Return type of eye()

351 views
Skip to first unread message

Júlio Hoffimann

unread,
Aug 28, 2016, 3:39:20 PM8/28/16
to julia-users
Hi,

I wanna revive a discussion around the return type of eye(). Currently this function always returns a dense matrix, which is not desired considering that the identity acts as a simple scalar in every single place it is used.

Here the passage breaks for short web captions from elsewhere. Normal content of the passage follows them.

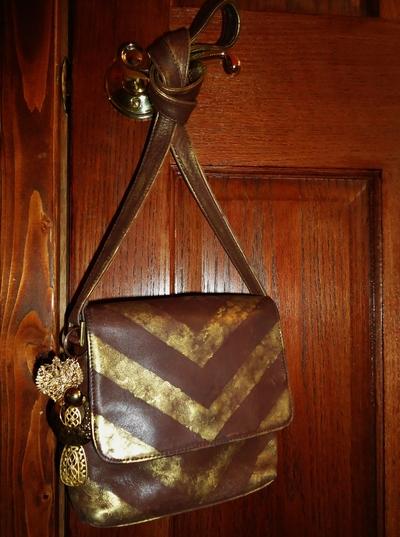 How to make a shoulder bag. Brushed Gold Chevron Purse - Step 7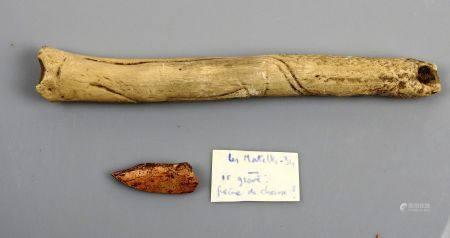 Ensemble de deux éléments comprenant un moulage d'os en plâtre comportant un décor d'animal gra
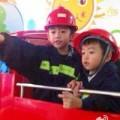 Làng sao - Con trai Trương Bá Chi đáng yêu làm lính cứu hỏa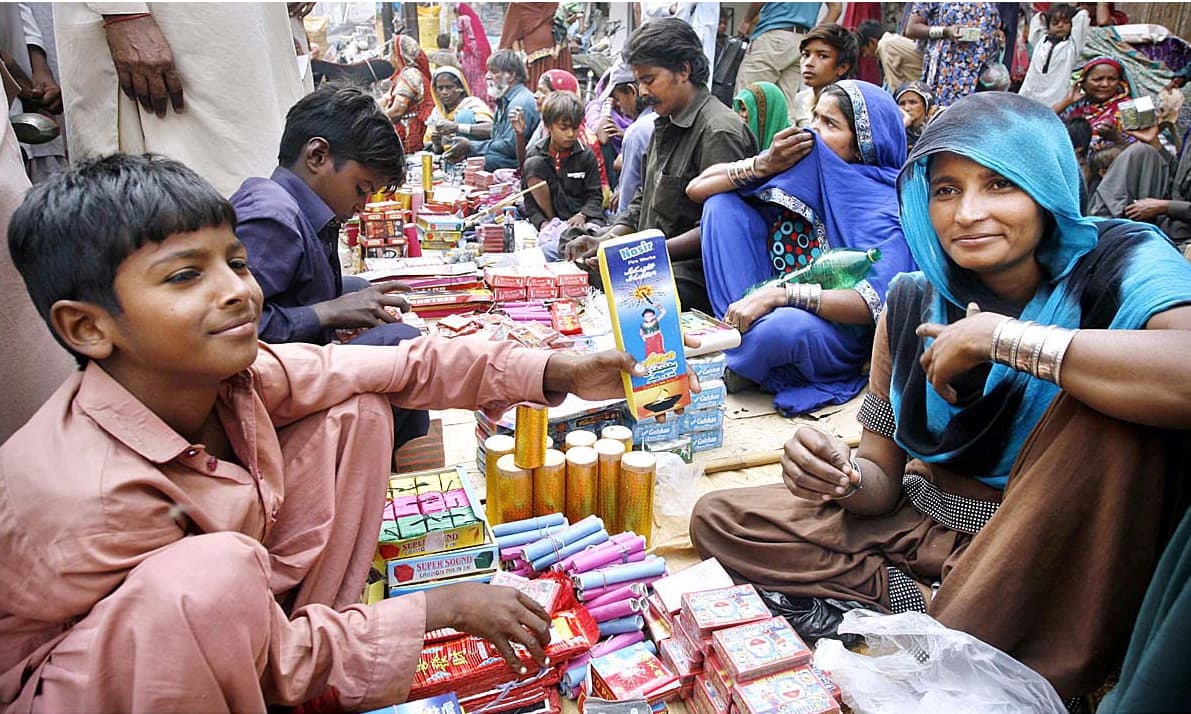 Vendors display fireworks to attract the customers. —APP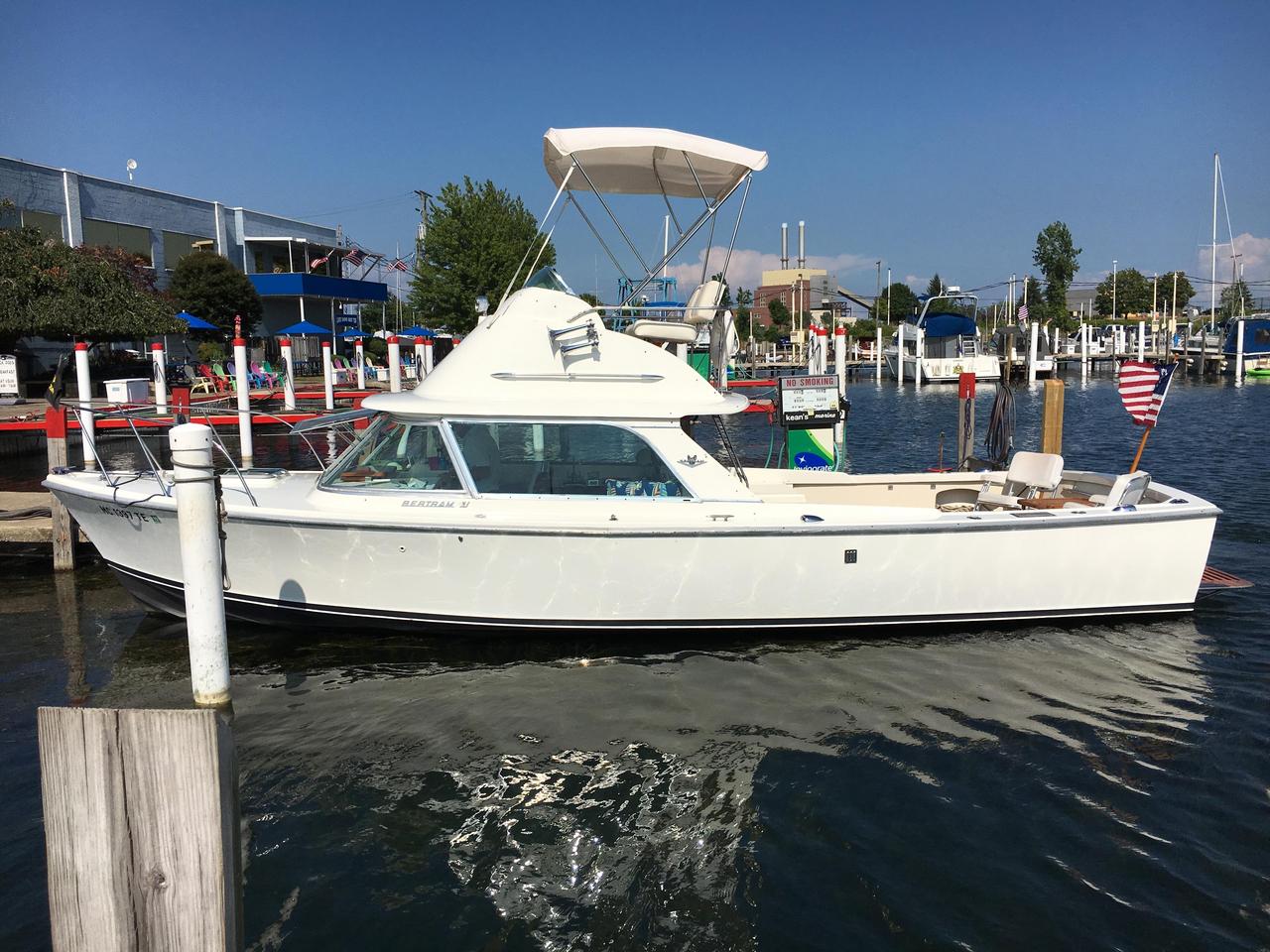1972 Used Bertram 31 Sportfish Freshwater Fishing Boat For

By exploiting the type system, one would ideally write algorithms with eye() and get specialized function calls for a "ConstantMatrix" type saving memory and unnecessary calculations. People have raised the existence of this variable "I" defined in Base that acts as identity, but I still think that this is not robust given that 1) I can easily overwrite "I" in my user code and 2) 90% of the users won't be aware of these internal details in their day-to-day coding.

Also, can someone explain what is the use of eye(m,n) with m != n? If that case is relevant for some applications, I would still expect to get a SparseMatrix instead.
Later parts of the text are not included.